* **Given problem**:
Reproduce the material below verbatim, line for line. Leave the pictures out of your output.
### Extracted entries
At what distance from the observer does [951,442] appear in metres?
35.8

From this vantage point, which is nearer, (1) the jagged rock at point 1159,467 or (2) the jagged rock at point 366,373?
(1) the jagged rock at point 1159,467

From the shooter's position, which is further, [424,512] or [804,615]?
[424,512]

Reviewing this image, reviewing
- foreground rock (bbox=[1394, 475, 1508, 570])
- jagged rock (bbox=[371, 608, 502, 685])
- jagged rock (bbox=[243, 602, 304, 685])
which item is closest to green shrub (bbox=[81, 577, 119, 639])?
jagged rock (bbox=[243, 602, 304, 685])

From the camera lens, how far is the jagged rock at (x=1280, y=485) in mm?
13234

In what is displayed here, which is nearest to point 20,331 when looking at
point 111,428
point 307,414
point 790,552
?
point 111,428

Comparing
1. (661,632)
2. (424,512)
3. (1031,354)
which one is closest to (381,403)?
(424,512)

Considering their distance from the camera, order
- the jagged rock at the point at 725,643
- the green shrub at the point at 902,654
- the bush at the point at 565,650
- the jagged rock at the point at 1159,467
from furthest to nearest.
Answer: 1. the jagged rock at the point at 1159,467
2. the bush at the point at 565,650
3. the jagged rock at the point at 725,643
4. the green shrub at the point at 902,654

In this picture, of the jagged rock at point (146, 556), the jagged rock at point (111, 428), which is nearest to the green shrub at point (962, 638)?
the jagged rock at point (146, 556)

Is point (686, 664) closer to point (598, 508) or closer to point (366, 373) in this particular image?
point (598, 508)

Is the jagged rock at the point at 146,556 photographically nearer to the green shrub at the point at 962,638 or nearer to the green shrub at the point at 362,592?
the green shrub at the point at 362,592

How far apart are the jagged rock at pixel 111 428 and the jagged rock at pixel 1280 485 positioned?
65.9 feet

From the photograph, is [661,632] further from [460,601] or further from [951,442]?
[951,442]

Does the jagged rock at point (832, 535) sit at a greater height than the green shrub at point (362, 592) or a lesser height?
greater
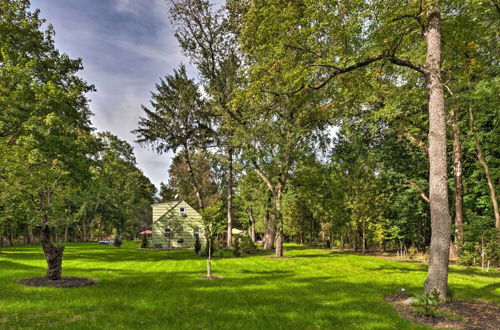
######
* **Exercise solution**:
At what distance from the observer does [951,442] appear in metres?
35.8

From this vantage point, which is nearer, (1) the jagged rock at point 1159,467 or (2) the jagged rock at point 366,373?
(1) the jagged rock at point 1159,467

From the shooter's position, which is further, [424,512] or [804,615]?
[424,512]

Reviewing this image, reviewing
- foreground rock (bbox=[1394, 475, 1508, 570])
- jagged rock (bbox=[371, 608, 502, 685])
- jagged rock (bbox=[243, 602, 304, 685])
which item is closest to green shrub (bbox=[81, 577, 119, 639])?
jagged rock (bbox=[243, 602, 304, 685])

From the camera lens, how far is the jagged rock at (x=1280, y=485) in mm?
13234

In what is displayed here, which is nearest to point 20,331 when looking at
point 111,428
point 307,414
point 790,552
?
point 111,428

Comparing
1. (661,632)
2. (424,512)
3. (1031,354)
which one is closest to (381,403)?
(424,512)

Considering their distance from the camera, order
- the jagged rock at the point at 725,643
- the green shrub at the point at 902,654
- the bush at the point at 565,650
- the jagged rock at the point at 1159,467
from furthest to nearest.
Answer: 1. the jagged rock at the point at 1159,467
2. the bush at the point at 565,650
3. the jagged rock at the point at 725,643
4. the green shrub at the point at 902,654

In this picture, of the jagged rock at point (146, 556), the jagged rock at point (111, 428), which is nearest to the green shrub at point (962, 638)?
the jagged rock at point (146, 556)

Is point (686, 664) closer to point (598, 508) or closer to point (366, 373) in this particular image?
point (598, 508)

Is the jagged rock at the point at 146,556 photographically nearer to the green shrub at the point at 962,638 or nearer to the green shrub at the point at 362,592?
the green shrub at the point at 362,592

How far apart are the jagged rock at pixel 111 428 and the jagged rock at pixel 1280 485 positioned?
65.9 feet

From the photograph, is [661,632] further from [460,601] or further from [951,442]?
[951,442]

Does the jagged rock at point (832, 535) sit at a greater height than the green shrub at point (362, 592) or a lesser height?
greater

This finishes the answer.